Antoine Leblon (Corporate Vice President, Windows Web Services) confirmed that “We're going to open the store to customers when we release the beta of Windows 8, and that's going to be in late Feb of 2012.”
With all this information now is definitely the time to start thinking about building for Windows 8.
How to get started:
- Watch Jensen Harris’ brilliant presentation on the 8 traits of great Metro style apps
- Download the Windows 8 Developer Preview
- Try a Hands On Lab
If you come from a web or iOS background I recommend that your next step is to try out cuttherope.ie, check out the developer candy behind the scenes and tune into the great discussion on HTML5 Audio at Nerd+Art.
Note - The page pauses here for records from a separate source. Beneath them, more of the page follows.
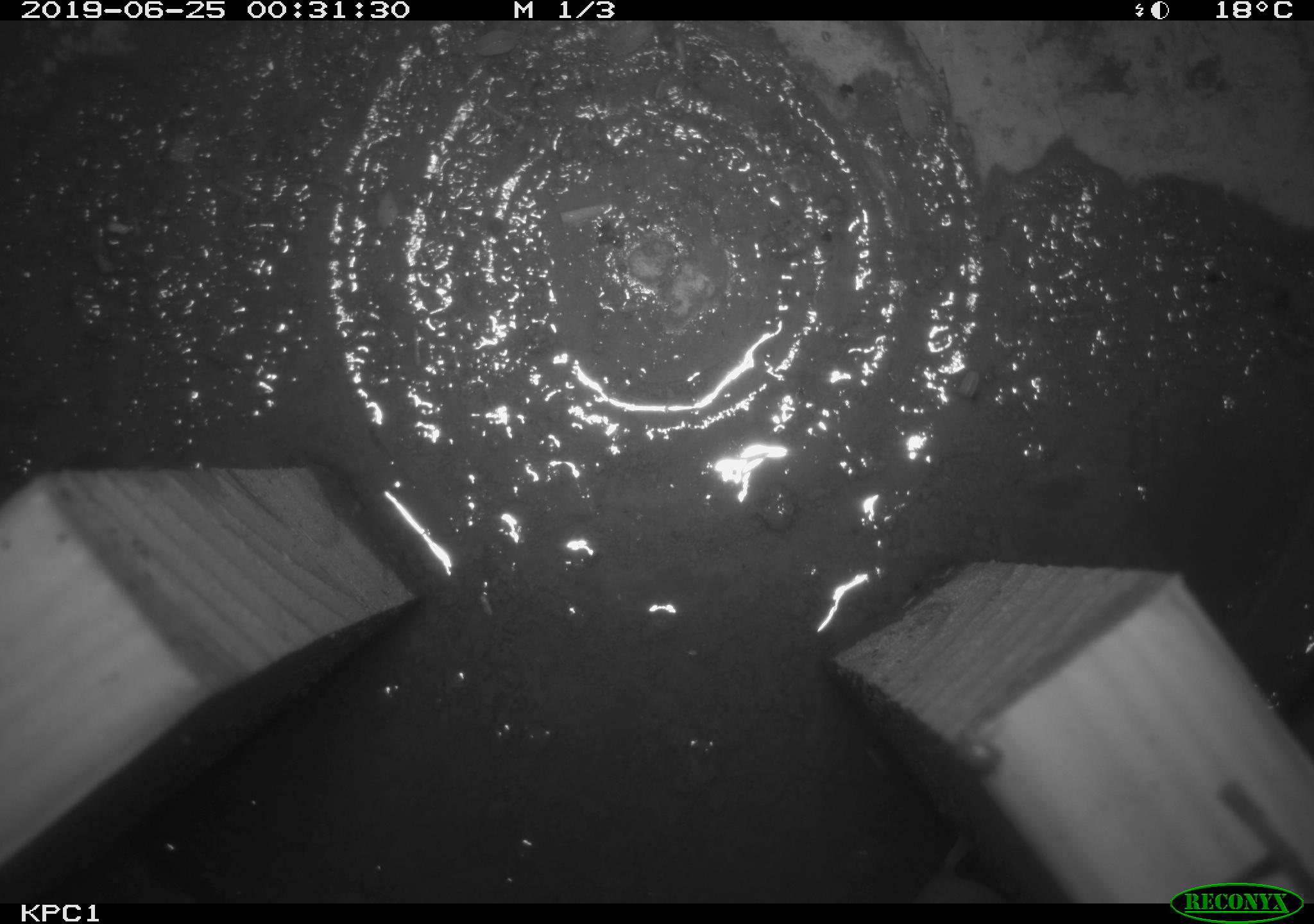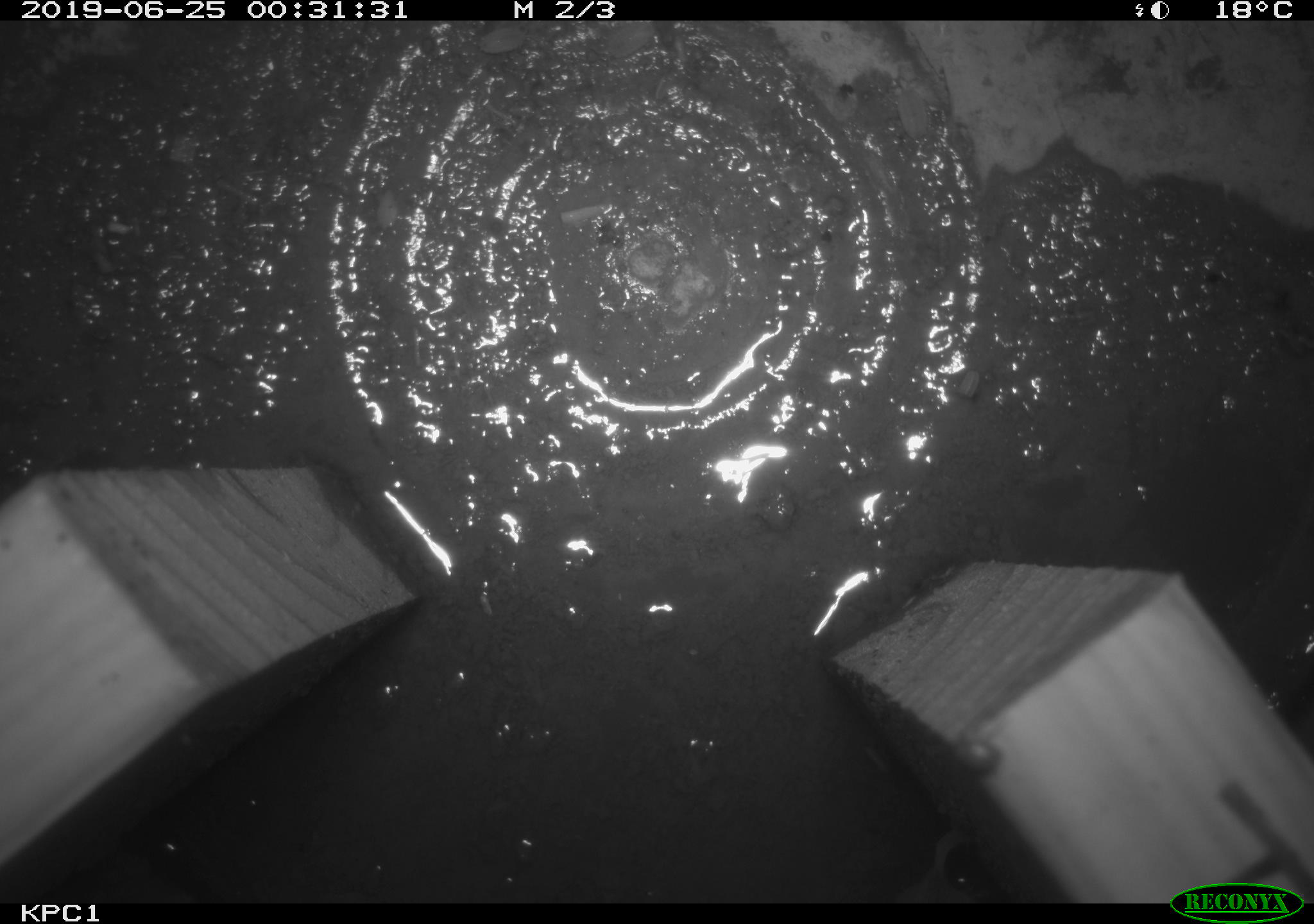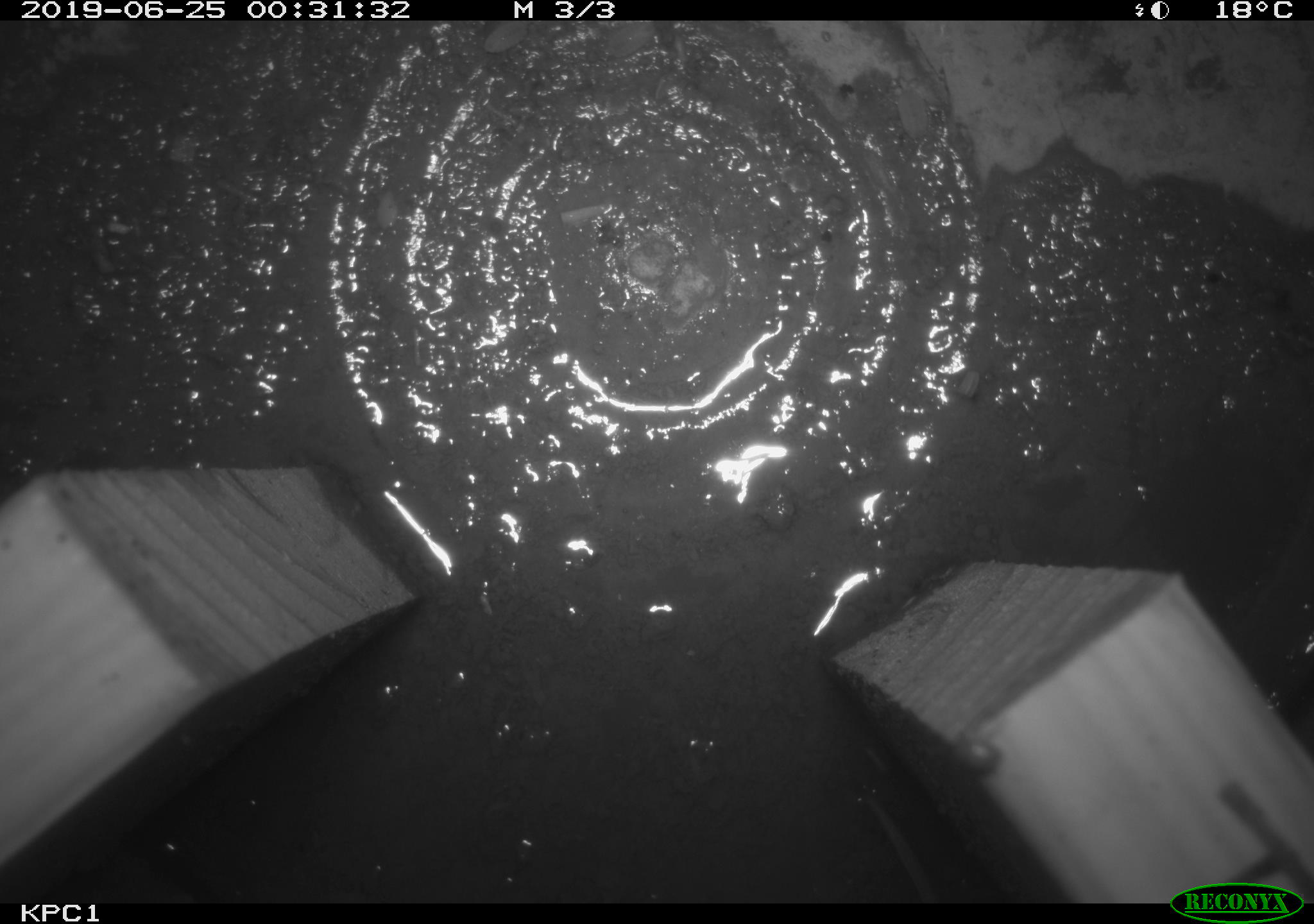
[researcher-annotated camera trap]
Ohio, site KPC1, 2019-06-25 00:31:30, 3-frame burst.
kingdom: Animalia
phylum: Chordata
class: Mammalia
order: Eulipotyphla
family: Soricidae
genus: Sorex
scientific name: Sorex cinereus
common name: masked shrew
Masked shrew (Sorex cinereus).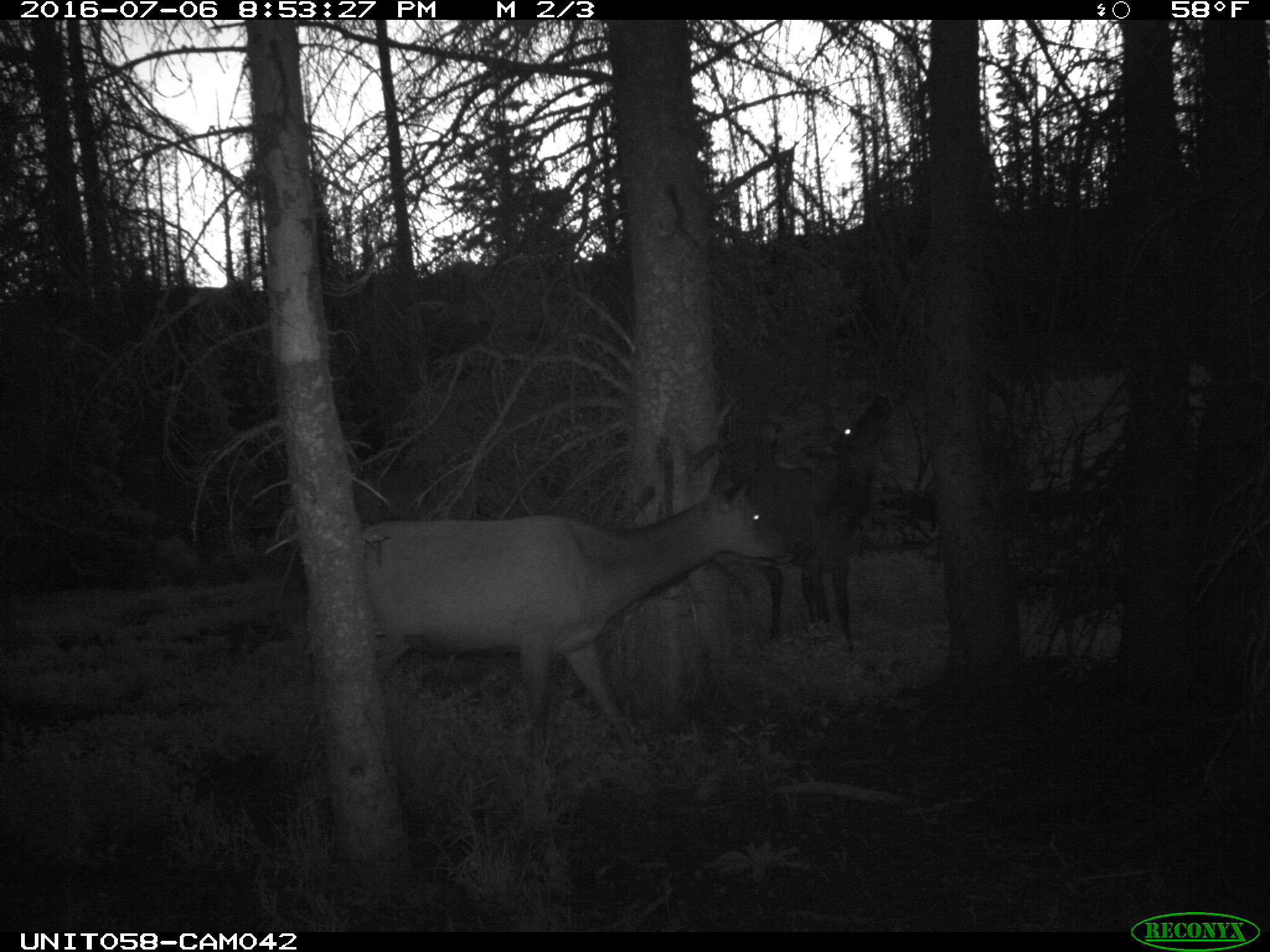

This part of the developer candy made me smile:
At BUILD in September, Microsoft showed a developer preview of Windows 8. With this announcement, the HTML5 story got more interesting because Metro style applications can be created using a variety of developer toolsets, including HTML5. This means that web developers can take code that was written for the web and easily and seamlessly port it to Windows 8. The investment in immersive experiences online now can pay off in real profits later with the Windows Store.
In fact, with very little extra work, we were able to port this HTML5 experience to a Windows 8 Metro style app. Read about Cut the Rope and its integration with the Windows Store in this blog post.
For existing Windows Phone 7, .NET and C++ developers the story for creating Metro style apps is great as well. ESRI (who responded quickly to the recent earthquakes in Christchurch) has built a XAML and C# Metro style enterprise app that was demonstrated during the recent Windows Store preview event in San Francisco.
The key for Metro style apps is a great user experience. This can be achieved by following the User Experience Guidelines for Metro style app development. Even if you are not a designer yourself you can learn a lot from understanding the metro design language.
In addition to the UX guidelines the Windows 8 Developer Preview Guide is also a valuable resource.
I know that a number of New Zealand developers have already started building for Windows 8 and I was encouraged to see that 12 NZ developers flew to LA last September to attend the //build/ conference in person. Ben Gracewood (a Solution Architect in Intergen's Auckland office) was one of the kiwi developers that travelled to //build/. He has written an article about the event and his unequivocally positive opinion of Windows 8.